Quase três anos após o trágico incidente que resultou na morte de Líbia Tavares, a Justiça deu um passo decisivo no processo. O juiz Gabriel Veloso de Araújo, titular da 3ª Vara Criminal de Santarém, no oeste do Pará, marcou para o dia 28 de maio de 2026 a sessão do júri popular que irá julgar Jussara Nadiny Cardoso Paixão.
Detalhes do caso e laudo pericial
Líbia Tavares, de 22 anos, faleceu na madrugada do dia 22 de fevereiro de 2023 após uma queda violenta do capô de um carro dirigido por Jussara Nadiny. O laudo do Instituto Médico Legal (IML) foi conclusivo: a vítima sofreu traumatismo craniano grave, hemorragia cerebral e múltiplas fraturas no crânio, o que levou ao óbito antes mesmo da chegada do socorro médico.
Reconstituição e acusações
Durante a reconstituição do crime, Jussara Nadiny, vestindo uma blusa branca, demonstrou aos peritos como Líbia teria subido no capô do veículo. A ré é acusada de homicídio qualificado por motivo fútil e por meio que dificultou ou impossibilitou a defesa da vítima. No júri, além da acusada, devem ser ouvidas nove testemunhas para esclarecer os fatos.

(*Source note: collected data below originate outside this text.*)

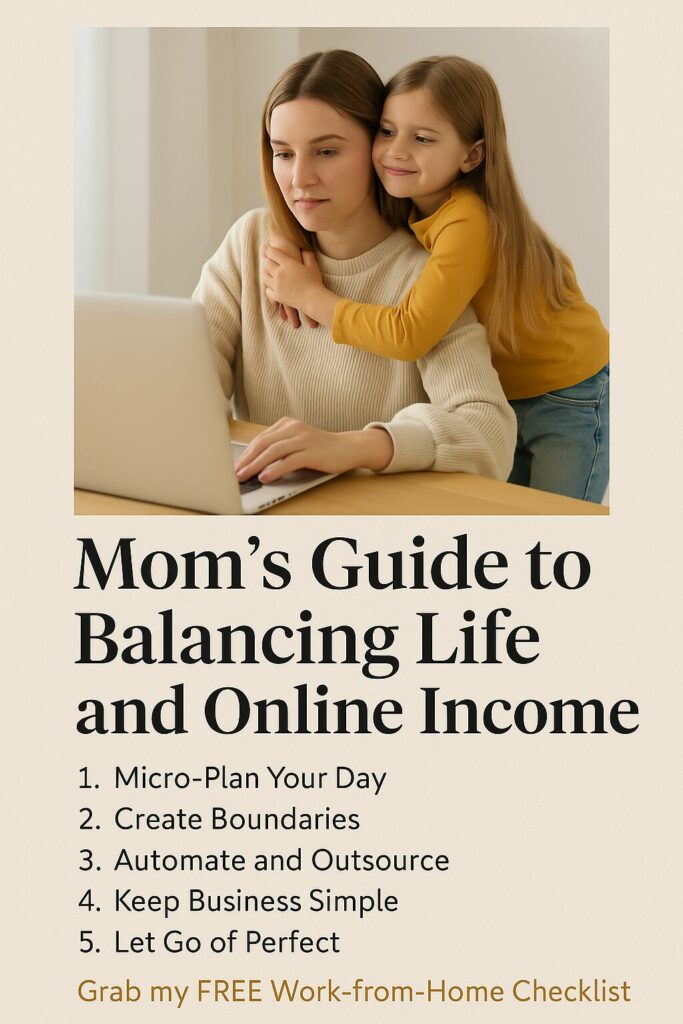 Mom’s Guide to Balancing Life and Online Income

1. Micro-Plan Your Day
2. Create Boundaries
3. Automate and Outsource
4. Keep Business Simple
5. Let Go of Perfect

Grab my FREE Work-from-Home Checklist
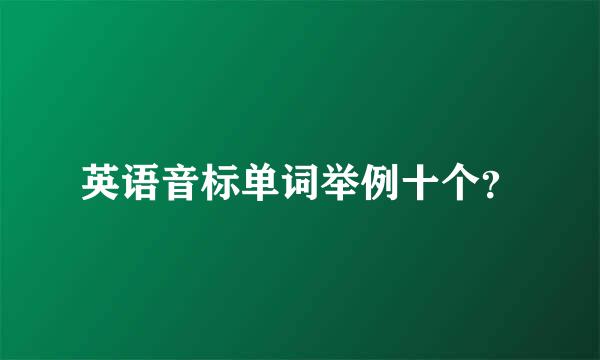 英语音标单词举例十个?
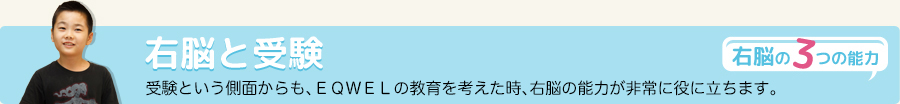 右脳と受験

右脳の3つの能力

受験という側面からも、ＥＱＷＥＬの教育を考えた時、右脳の能力が非常に役に立ちます。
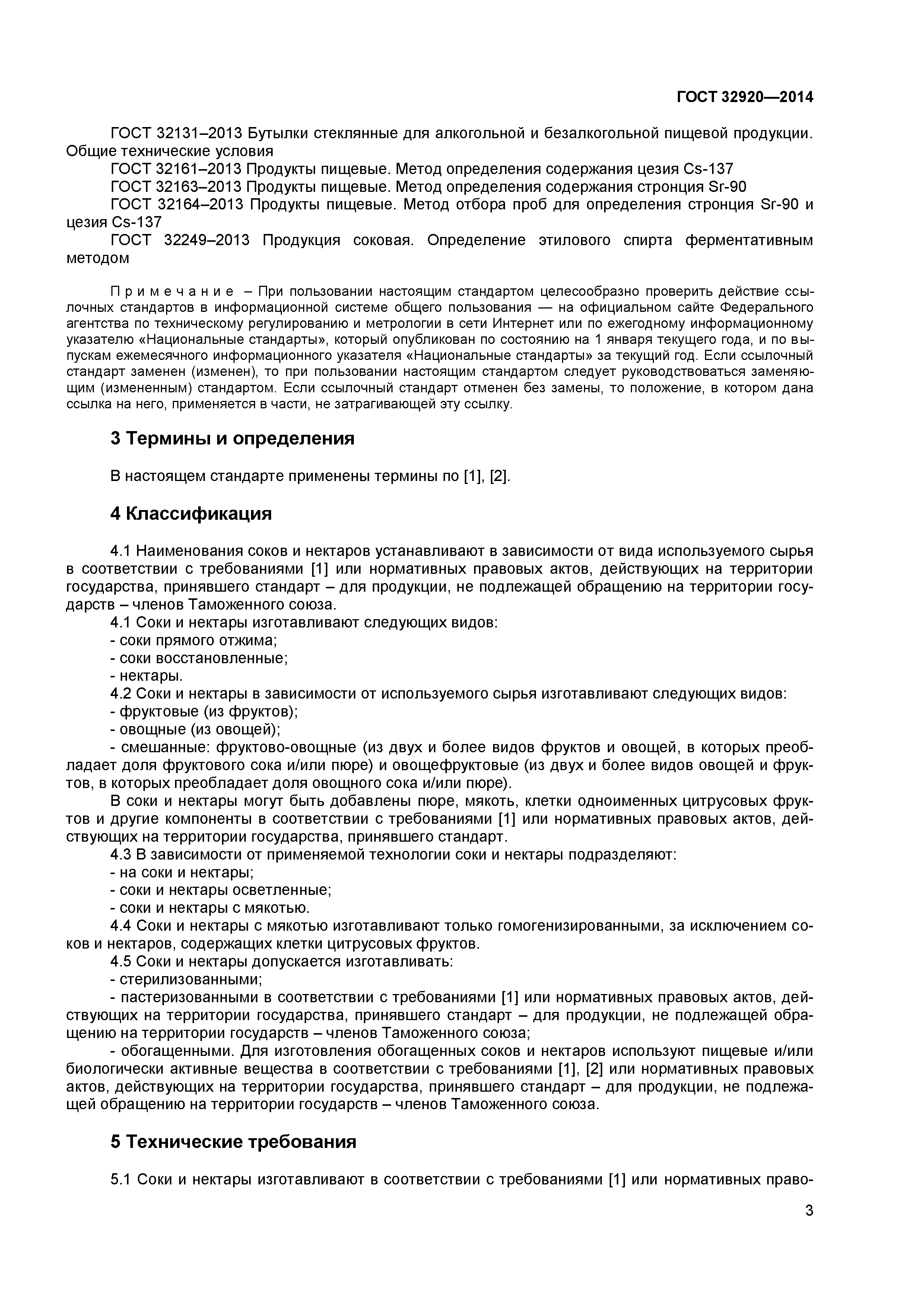 ГОСТ 32920—2014

ГОСТ 32131–2013 Бутылки стеклянные для алкогольной и безалкогольной пищевой продукции. Общие технические условия
ГОСТ 32161–2013 Продукты пищевые. Метод определения содержания цезия Cs-137
ГОСТ 32163–2013 Продукты пищевые. Метод определения содержания стронция Sr-90
ГОСТ 32164–2013 Продукты пищевые. Метод отбора проб для определения стронция Sr-90 и цезия Cs-137
ГОСТ 32249–2013 Продукция соковая. Определение этилового спирта ферментативным методом

Примечание – При пользовании настоящим стандартом целесообразно проверить действие ссылочных стандартов в информационной системе общего пользования — на официальном сайте Федерального агентства по техническому регулированию и метрологии в сети Интернет или по ежегодному информационному указателю «Национальные стандарты», который опубликован по состоянию на 1 января текущего года, и по выпускам ежемесячного информационного указателя «Национальные стандарты» за текущий год. Если ссылочный стандарт заменен (изменен), то при пользовании настоящим стандартом следует руководствоваться заменяющим (измененным) стандартом. Если ссылочный стандарт отменен без замены, то положение, в котором дана ссылка на него, применяется в части, не затрагивающей эту ссылку.

3 Термины и определения

В настоящем стандарте применены термины по [1], [2].

4 Классификация

4.1 Наименования соков и нектаров устанавливают в зависимости от вида используемого сырья в соответствии с требованиями [1] или нормативных правовых актов, действующих на территории государства, принявшего стандарт – для продукции, не подлежащей обращению на территории государств – членов Таможенного союза.
4.1 Соки и нектары изготавливают следующих видов:
- соки прямого отжима;
- соки восстановленные;
- нектары.
4.2 Соки и нектары в зависимости от используемого сырья изготавливают следующих видов:
- фруктовые (из фруктов);
- овощные (из овощей);
- смешанные: фруктово-овощные (из двух и более видов фруктов и овощей, в которых преобладает доля фруктового сока и/или пюре) и овощефруктовые (из двух и более видов овощей и фруктов, в которых преобладает доля овощного сока и/или пюре).
В соки и нектары могут быть добавлены пюре, мякоть, клетки одноименных цитрусовых фруктов и другие компоненты в соответствии с требованиями [1] или нормативных правовых актов, действующих на территории государства, принявшего стандарт.
4.3 В зависимости от применяемой технологии соки и нектары подразделяют:
- на соки и нектары;
- соки и нектары осветленные;
- соки и нектары с мякотью.
4.4 Соки и нектары с мякотью изготавливают только гомогенизированными, за исключением соков и нектаров, содержащих клетки цитрусовых фруктов.
4.5 Соки и нектары допускается изготавливать:
- стерилизованными;
- пастеризованными в соответствии с требованиями [1] или нормативных правовых актов, действующих на территории государства, принявшего стандарт – для продукции, не подлежащей обращению на территории государств – членов Таможенного союза;
- обогащенными. Для изготовления обогащенных соков и нектаров используют пищевые и/или биологически активные вещества в соответствии с требованиями [1], [2] или нормативных правовых актов, действующих на территории государства, принявшего стандарт – для продукции, не подлежащей обращению на территории государств – членов Таможенного союза.

5 Технические требования

5.1 Соки и нектары изготавливают в соответствии с требованиями [1] или нормативных право-

3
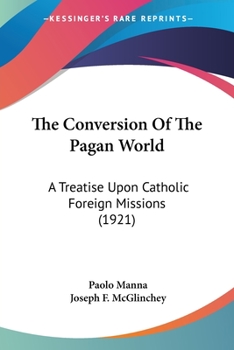 —KESSINGER'S RARE REPRINTS—

The Conversion Of The Pagan World

A Treatise Upon Catholic Foreign Missions (1921)

Paolo Manna
Joseph F. McGlinchey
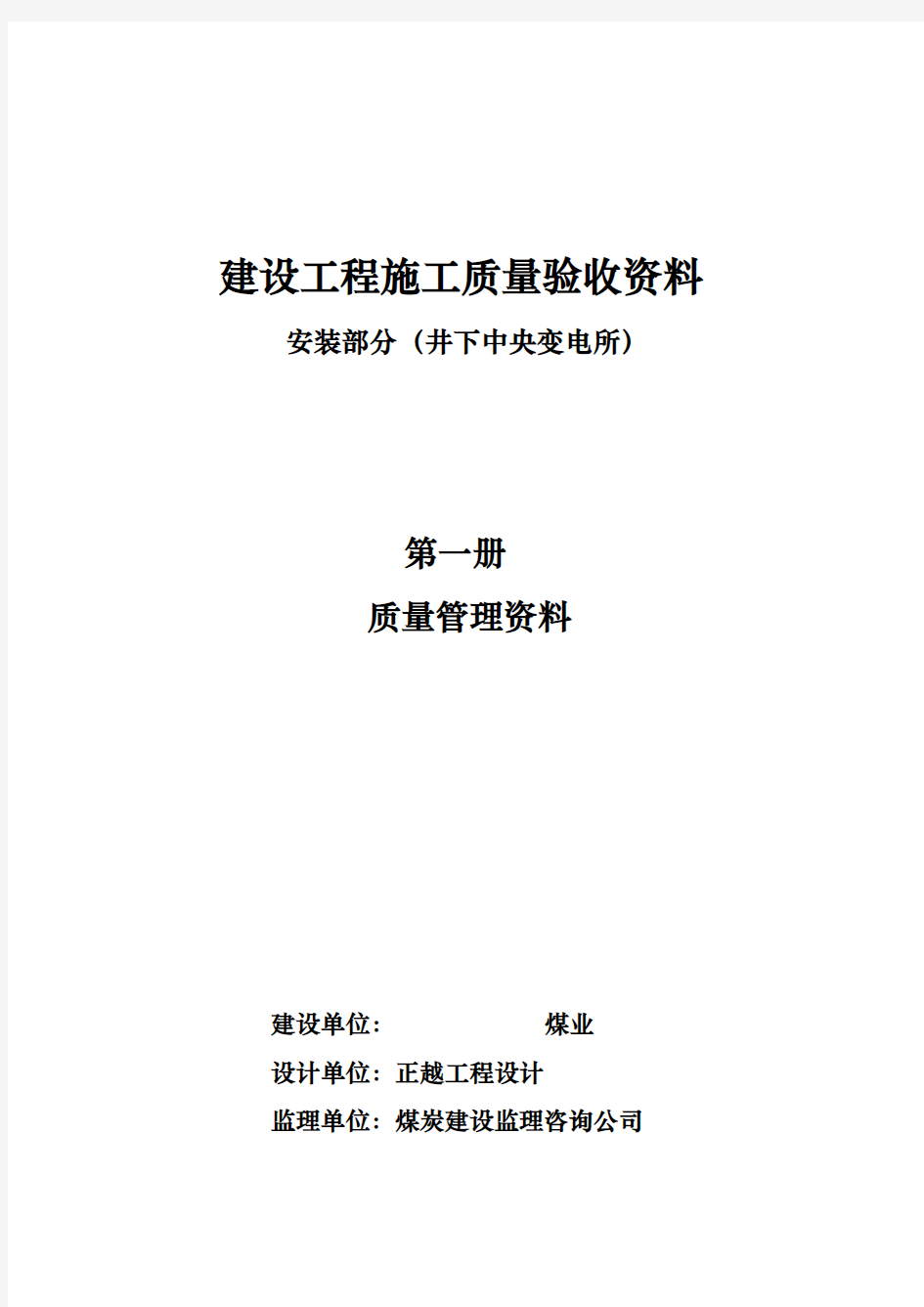 建设工程施工质量验收资料

安装部分（井下中央变电所）

第一册

质量管理资料

建设单位：　　　　　　煤业

设计单位：正越工程设计

监理单位：煤炭建设监理咨询公司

Estratégias da defesa e decisões judiciais
A defesa de Jussara Nadiny tentou, desde o início, utilizar todos os recursos legais disponíveis para desclassificar o crime para lesão corporal. O argumento central foi a ausência de dolo, ou seja, a falta de intenção de matar. No entanto, essa tese não foi aceita pelas instâncias superiores. O Superior Tribunal de Justiça (STJ) devolveu o caso ao Tribunal de Justiça do Estado do Pará (TJPA), determinando a realização do julgamento por júri popular.
Contexto do incidente
O desentendimento que culminou na morte de Líbia Tavares começou em um bar no bairro da Prainha, em Santarém, e se estendeu pelas ruas do bairro Diamantino. De acordo com relatos, um ex-namorado de Líbia foi apontado como o pivô da briga, que teria sido iniciada por ciúmes.
Jussara Nadiny relatou à polícia que, após uma discussão no bar, onde Líbia teria jogado cerveja em sua roupa, ela deixou o local com o ex-namorado da vítima. Minutos depois, ao sair da casa desse ex-companheiro, Líbia chegou acompanhada de outras pessoas, e uma nova discussão eclodiu.
Momento crítico registrado em vídeo
Jussara seguiu de carro pela avenida Moaçara, mas ao parar no semáforo, foi novamente abordada por Líbia, que desta vez subiu no capô do veículo. Quando o sinal abriu, Jussara percorreu mais de 200 metros na avenida Sérgio Henn, com Líbia ainda sobre o capô. Próximo ao cruzamento com a avenida Palhão, uma frenagem brusca fez com que Líbia fosse arremessada no asfalto. Todo o incidente foi registrado por câmeras de segurança, e Jussara permaneceu no local, sendo presa em flagrante.
Preparações para o julgamento
Para o dia do júri, o juiz Gabriel Veloso solicitou reforço na segurança do Fórum de Santarém, visando garantir a ordem durante o processo. A defesa de Jussara Nadiny foi contatada, mas informou que só se manifestará na tarde desta quarta-feira, dia 4 de setembro de 2024.
Após a prisão em flagrante, a defesa da acusada conseguiu liberdade provisória no fim de março de 2023, mediante o cumprimento de medidas cautelares. Agora, a comunidade aguarda ansiosamente o desfecho judicial deste caso que chocou a região.